課題 1 =>
引用文のうち、「空は雲一つなく澄み渡り爽やかな風が吹き抜けていた。」で始まり「それも新鮮で葉が生き生きとしており朝採りに違いなかった。」で終わる部分をそのまま再現せよ。
課題 2 =>
記録のうち、「From the photo, does」を含む行から始まり記録の末尾で終わる行だけを、両端の行も含めてそのまま書き出せ。

二十四節気の「清明」すべてのものが清らかで生き生きとする頃。
空は雲一つなく澄み渡り爽やかな風が吹き抜けていた。
陽射しを浴びた桜の花がきらきらと輝いて見える。
何と清々しいことだろう。一年で一番好ましい季節であった。
山道の集落に在る良心市には「タラの芽」と「新玉葱」が並んでいる。
タラの芽は好きだがつい先日食べたばかりなので今朝は新玉葱を買う。
三個で百円の安さである。何と有難いことだろうか。
それも新鮮で葉が生き生きとしており朝採りに違いなかった。
辺りは見渡す限りの畑である。つい玉葱は何処だろうと探してしまう。
すぐ傍らの民家には芝桜が植えられておりまるで花の絨毯のようであった。

提供資料 =>
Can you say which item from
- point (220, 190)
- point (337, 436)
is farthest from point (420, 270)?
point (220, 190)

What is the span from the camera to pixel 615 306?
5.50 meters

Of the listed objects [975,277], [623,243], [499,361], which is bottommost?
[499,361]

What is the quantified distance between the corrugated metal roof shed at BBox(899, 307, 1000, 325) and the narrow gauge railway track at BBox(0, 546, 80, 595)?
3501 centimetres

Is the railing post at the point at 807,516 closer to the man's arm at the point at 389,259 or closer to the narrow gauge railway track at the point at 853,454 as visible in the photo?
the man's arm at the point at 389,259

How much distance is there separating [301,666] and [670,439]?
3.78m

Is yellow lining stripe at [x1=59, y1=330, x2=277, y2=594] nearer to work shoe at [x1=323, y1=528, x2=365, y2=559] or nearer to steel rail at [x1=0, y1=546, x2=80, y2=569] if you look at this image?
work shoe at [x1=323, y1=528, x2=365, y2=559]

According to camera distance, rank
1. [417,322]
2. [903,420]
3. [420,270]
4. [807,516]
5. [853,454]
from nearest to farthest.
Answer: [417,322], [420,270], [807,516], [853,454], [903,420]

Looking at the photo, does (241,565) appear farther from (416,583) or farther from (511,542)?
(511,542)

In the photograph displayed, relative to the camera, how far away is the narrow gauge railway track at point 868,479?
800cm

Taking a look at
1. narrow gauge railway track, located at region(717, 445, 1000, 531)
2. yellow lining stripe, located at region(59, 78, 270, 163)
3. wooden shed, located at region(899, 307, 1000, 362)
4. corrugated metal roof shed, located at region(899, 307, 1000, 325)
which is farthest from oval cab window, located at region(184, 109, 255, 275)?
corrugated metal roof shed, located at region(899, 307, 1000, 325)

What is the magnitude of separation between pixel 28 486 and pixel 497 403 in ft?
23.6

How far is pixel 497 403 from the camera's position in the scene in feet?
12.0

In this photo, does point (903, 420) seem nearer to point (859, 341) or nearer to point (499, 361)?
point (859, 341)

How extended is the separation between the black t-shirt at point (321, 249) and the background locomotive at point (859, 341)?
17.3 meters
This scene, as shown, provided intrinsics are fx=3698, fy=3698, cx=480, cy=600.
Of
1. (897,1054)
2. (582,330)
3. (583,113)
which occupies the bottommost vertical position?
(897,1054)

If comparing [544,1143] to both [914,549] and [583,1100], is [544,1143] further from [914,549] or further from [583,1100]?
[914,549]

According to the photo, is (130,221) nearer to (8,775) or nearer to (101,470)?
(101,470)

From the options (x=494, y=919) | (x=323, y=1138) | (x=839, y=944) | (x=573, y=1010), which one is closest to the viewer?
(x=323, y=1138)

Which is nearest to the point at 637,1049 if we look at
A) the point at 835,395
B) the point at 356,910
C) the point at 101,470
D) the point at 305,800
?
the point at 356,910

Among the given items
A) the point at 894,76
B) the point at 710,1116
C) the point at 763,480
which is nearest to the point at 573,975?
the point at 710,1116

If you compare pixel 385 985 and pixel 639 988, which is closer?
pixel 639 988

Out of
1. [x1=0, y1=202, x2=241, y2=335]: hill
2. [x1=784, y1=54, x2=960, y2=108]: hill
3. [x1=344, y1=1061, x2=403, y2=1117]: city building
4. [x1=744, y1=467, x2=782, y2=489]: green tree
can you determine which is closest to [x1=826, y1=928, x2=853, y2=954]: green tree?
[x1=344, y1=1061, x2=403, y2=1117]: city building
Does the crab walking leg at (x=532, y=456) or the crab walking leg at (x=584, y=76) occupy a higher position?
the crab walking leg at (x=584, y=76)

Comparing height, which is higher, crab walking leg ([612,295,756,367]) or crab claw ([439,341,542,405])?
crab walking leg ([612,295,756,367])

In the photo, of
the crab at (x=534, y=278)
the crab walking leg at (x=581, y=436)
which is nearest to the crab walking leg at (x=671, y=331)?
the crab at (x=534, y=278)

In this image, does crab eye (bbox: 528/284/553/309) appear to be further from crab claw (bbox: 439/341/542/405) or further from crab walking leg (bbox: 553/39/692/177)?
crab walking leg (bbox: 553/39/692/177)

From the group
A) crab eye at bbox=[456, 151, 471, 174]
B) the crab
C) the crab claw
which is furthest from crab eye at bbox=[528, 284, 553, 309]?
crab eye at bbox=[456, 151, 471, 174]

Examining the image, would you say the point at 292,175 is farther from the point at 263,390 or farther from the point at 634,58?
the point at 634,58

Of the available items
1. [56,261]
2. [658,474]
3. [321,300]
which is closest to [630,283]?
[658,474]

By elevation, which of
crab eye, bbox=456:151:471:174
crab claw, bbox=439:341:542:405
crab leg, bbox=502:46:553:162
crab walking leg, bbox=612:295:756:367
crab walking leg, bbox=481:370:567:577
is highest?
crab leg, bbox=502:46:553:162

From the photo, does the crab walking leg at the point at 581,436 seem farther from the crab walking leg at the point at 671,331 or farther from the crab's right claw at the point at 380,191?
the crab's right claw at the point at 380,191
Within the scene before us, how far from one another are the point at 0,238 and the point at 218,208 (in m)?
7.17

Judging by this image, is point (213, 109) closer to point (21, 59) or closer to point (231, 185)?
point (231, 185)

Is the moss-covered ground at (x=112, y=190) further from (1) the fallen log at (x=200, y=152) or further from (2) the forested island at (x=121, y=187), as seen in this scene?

解答全文 1 =>
空は雲一つなく澄み渡り爽やかな風が吹き抜けていた。
陽射しを浴びた桜の花がきらきらと輝いて見える。
何と清々しいことだろう。一年で一番好ましい季節であった。
山道の集落に在る良心市には「タラの芽」と「新玉葱」が並んでいる。
タラの芽は好きだがつい先日食べたばかりなので今朝は新玉葱を買う。
三個で百円の安さである。何と有難いことだろうか。
それも新鮮で葉が生き生きとしており朝採りに違いなかった。

解答全文 2 =>
From the photo, does the crab walking leg at the point at 581,436 seem farther from the crab walking leg at the point at 671,331 or farther from the crab's right claw at the point at 380,191?
the crab's right claw at the point at 380,191
Within the scene before us, how far from one another are the point at 0,238 and the point at 218,208 (in m)?
7.17

Judging by this image, is point (213, 109) closer to point (21, 59) or closer to point (231, 185)?
point (231, 185)

Is the moss-covered ground at (x=112, y=190) further from (1) the fallen log at (x=200, y=152) or further from (2) the forested island at (x=121, y=187), as seen in this scene?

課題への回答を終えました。